A ce stade, ma première interrogation au conseil municipal portait sur la nature du contrat qui nous lie à QPark. Une délégation de service public se caractérise par le risque d’exploitation et là, force est de constater qu’en apportant 383 000 € alors que le total des charges du parking n’excède pas 370 000 €, la commune met le concessionnaire à l’abri de tout risque. Je n’ai pas eu de réponse.

La deuxième interrogation portait sur les frais de siège que se verse le délégataire. Ils sont sensés être calculés sur le chiffre d’affaire comme clé de répartition des frais généraux de la société mère. Ici, ils sont également calculés sur la base de la subvention et du coup ils représentent à eux seuls (56 000 €) 11 % des produits d’exploitation (510 500 €) quand chacun convient qu’ils ne devraient pas dépasser 5 %. C’était d’ailleurs les hypothèses prises en 1999 dans le contrat initial qui fixait ces frais de sièges à 15 000 € pour 324 000 € de produits d’exploitation (y compris aide de la ville). Forcément, le coût de la vie a évolué mais le ratio aurait du demeurer : il était de 4,6 % en 1999 et il est aujourd’hui supérieur à 11 %.

Ce sont, à mon avis, deux points qui méritaient d’être discutés avec le concessionnaire au moment où il demandait à notre commune de contribuer un peu plus encore à augmenter ses profits déjà impressionnants.

Des subventions trop fortes

Regardant ce contrat, je me suis aperçu qu’il prévoyait de recalculer la subvention si le taux d’intérêt du crédit pris par le concessionnaire sur 30 ans était revu à la baisse. Sachant qu’il était à l’époque de 5,48%, j’imagine aisément que ce crédit a été renégocié mais je ne pense pas que la subvention ait évolué en conséquence.

Contrat de Concession Cœur de ville

Contrat de Concession  du Parking Cœur de ville – Réévaluation de la subvention d’exploitation

Voilà, il me semble une deuxième piste à explorer pour limiter le coût pour notre commune de cet équipement dont la concession dure jusqu’à 2031.

La ville aurait du récupérer une partie des recettes

Dans ce même contrat figure à l’article 31 : « Si les recettes HT d’un exercice donné sont supérieures au montant de la recette conventionnelle HT du compte d’exploitation figurant en annexe 5 [… ], le concessionnaire verse à la ville une redevance égale à 80% de la différence entre les recettes réelles HT et les recettes prévisionnelles HT ».
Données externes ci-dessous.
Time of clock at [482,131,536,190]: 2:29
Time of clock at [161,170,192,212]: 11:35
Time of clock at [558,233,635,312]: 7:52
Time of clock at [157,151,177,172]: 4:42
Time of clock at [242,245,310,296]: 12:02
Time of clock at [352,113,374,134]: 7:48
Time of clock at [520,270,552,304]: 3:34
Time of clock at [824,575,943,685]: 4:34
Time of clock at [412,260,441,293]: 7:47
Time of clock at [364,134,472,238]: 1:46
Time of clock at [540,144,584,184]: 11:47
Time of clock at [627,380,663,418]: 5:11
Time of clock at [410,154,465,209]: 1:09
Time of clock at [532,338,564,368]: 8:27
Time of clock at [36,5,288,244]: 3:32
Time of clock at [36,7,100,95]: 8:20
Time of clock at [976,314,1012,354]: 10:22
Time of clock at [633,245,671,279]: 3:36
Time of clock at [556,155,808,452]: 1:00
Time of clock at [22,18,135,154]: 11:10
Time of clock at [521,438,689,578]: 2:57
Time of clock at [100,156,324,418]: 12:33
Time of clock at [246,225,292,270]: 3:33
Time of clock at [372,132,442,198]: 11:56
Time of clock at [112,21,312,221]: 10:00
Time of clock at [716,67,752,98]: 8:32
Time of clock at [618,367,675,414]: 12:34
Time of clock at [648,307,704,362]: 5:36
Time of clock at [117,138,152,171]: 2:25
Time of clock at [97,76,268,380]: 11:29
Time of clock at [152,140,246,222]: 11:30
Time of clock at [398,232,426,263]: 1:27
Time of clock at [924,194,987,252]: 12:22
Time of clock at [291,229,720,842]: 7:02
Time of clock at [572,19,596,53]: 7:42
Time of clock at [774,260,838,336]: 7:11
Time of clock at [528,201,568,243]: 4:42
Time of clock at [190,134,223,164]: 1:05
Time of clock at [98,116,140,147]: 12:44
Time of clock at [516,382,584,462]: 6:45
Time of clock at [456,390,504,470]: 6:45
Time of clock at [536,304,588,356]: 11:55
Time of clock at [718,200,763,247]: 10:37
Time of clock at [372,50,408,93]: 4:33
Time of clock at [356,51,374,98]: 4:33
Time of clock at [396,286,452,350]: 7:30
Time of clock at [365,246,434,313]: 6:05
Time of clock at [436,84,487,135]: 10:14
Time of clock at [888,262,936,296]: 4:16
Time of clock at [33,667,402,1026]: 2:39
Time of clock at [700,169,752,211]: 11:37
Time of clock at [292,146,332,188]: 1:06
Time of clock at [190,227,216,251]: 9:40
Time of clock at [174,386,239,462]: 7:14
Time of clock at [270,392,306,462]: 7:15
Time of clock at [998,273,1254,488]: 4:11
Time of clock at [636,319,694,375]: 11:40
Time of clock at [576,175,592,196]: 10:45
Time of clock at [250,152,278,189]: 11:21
Contrat de Concession du Parking Coeur de ville

Contrat de Concession du Parking Coeur de ville – Partage des bénéfices

Or les recettes prévues pour 2014 dans ces annexes étaient de 144 000 € (946 749 F) alors que celles présentées dans le compte rendu d’activités du délégataire sont de 298 000 € soit 150 000 € de plus. Autrement dit, Q-Parc devrait nous verser une somme non négligeable tous les ans (80% de 150 000 €) ce qui me semble être une troisième piste à explorer à l’heure où le délégataire demande toujours plus à la ville.

Pourquoi une telle opacité?

Pour bien comprendre cette suite d’erreur si surprenante pour une majorité municipale qui contrôle la ville depuis 25 ans, j’ai demandé à avoir accès aux nombreux avenants qui ont été signés depuis le contrat initial et qui ont, peut être, amendé cette situation scandaleuse. J’attends toujours ces avenants mais je suis enclin à croire qu’ils ne changent rien à cette situation puisque personne au conseil ne m’a contredit dans mon exposé.

Une nouvelle fois, le droit élémentaire à l’information de la chose votée pour les conseillers municipaux n’est pas respecté au Plessis-Robinson. Faut il comprendre que le maire n’a pas trop intérêt à ce que ces éléments soient connus des Robinsonnais ?

Quoiqu’il en soit, tout ceci montre à l’évidence que la majorité municipale verse beaucoup trop au délégataire pour l’exploitation de ce parking puisque ce sont près de 300 000 € que la ville versera en 2015 pour que les Robinsonnais puissent profiter de ce parking.

Les quelques pistes évoquées ci-dessus permettraient d’en économiser probablement la moitié (permettant par exemple de re-subventionner les classes découvertes par exemple) si la majorité municipale souhaitait vraiment travailler sur ses dépenses plutôt que consacrer son énergie à augmenter ses recettes (impôts, tarifs des activités…).